╭──
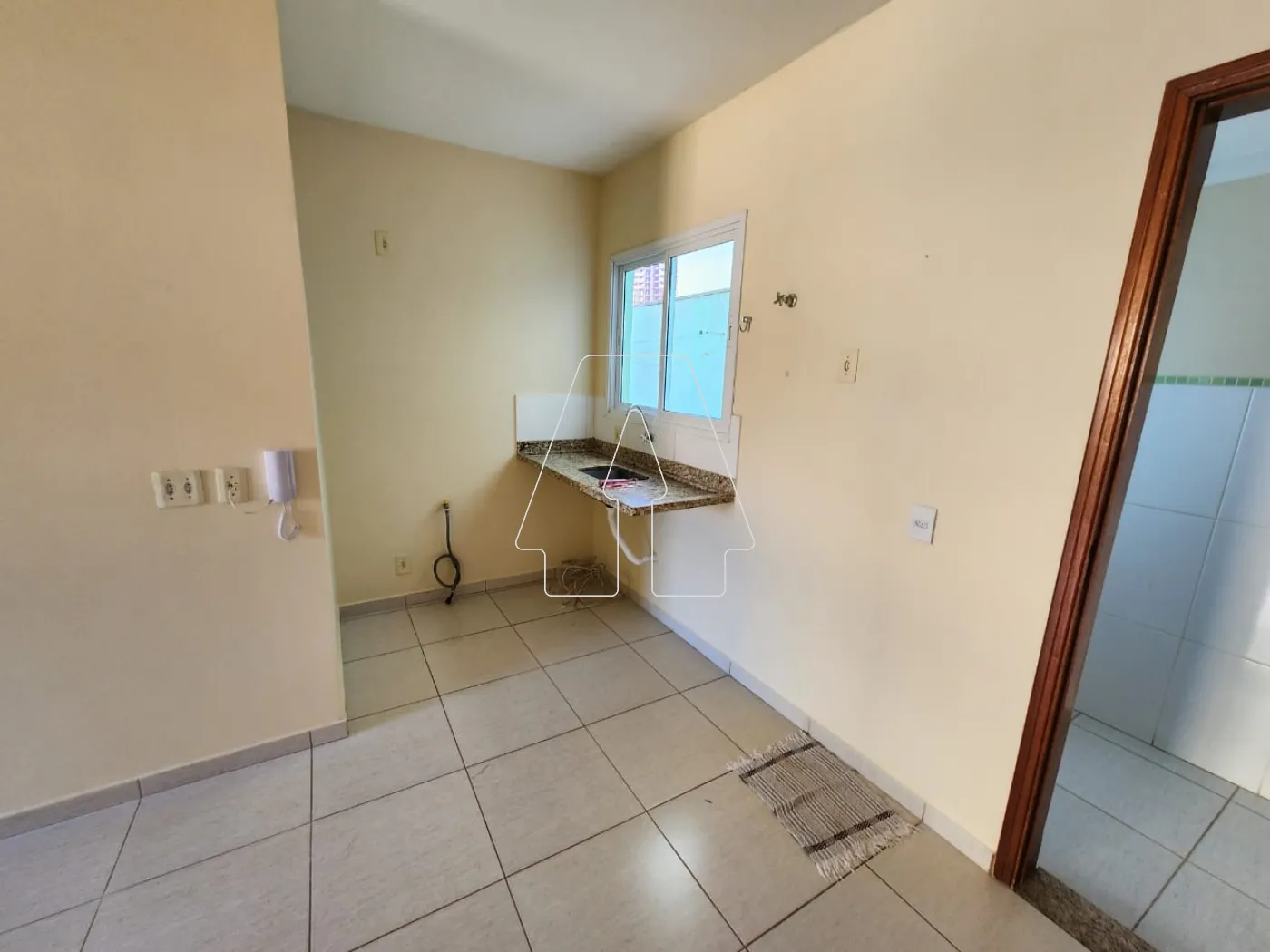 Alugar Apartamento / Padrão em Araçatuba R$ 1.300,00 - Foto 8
╰──
╭──
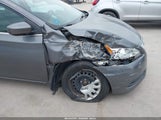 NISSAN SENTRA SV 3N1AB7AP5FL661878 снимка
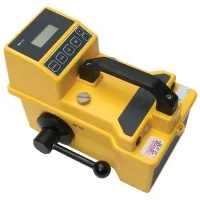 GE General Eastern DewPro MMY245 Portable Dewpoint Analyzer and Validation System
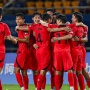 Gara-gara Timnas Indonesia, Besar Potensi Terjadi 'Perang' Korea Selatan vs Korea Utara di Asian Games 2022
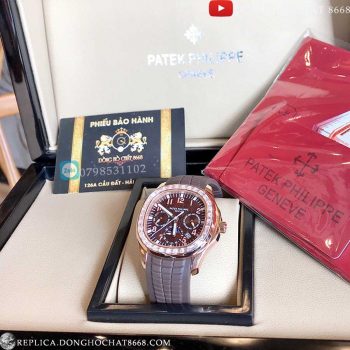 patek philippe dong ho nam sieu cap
╰──
Begin at the line that has "NISSAN SENTRA SV 3N1AB7AP5FL661878 снимка" and stop after the line that has "patek philippe dong ho nam sieu cap", then write those lines of the material again with "Portable" swapped for "Handheld" and nothing else changed. Leave the pictures out of your answer.

 NISSAN SENTRA SV 3N1AB7AP5FL661878 снимка
 GE General Eastern DewPro MMY245 Handheld Dewpoint Analyzer and Validation System
 Gara-gara Timnas Indonesia, Besar Potensi Terjadi 'Perang' Korea Selatan vs Korea Utara di Asian Games 2022
 patek philippe dong ho nam sieu cap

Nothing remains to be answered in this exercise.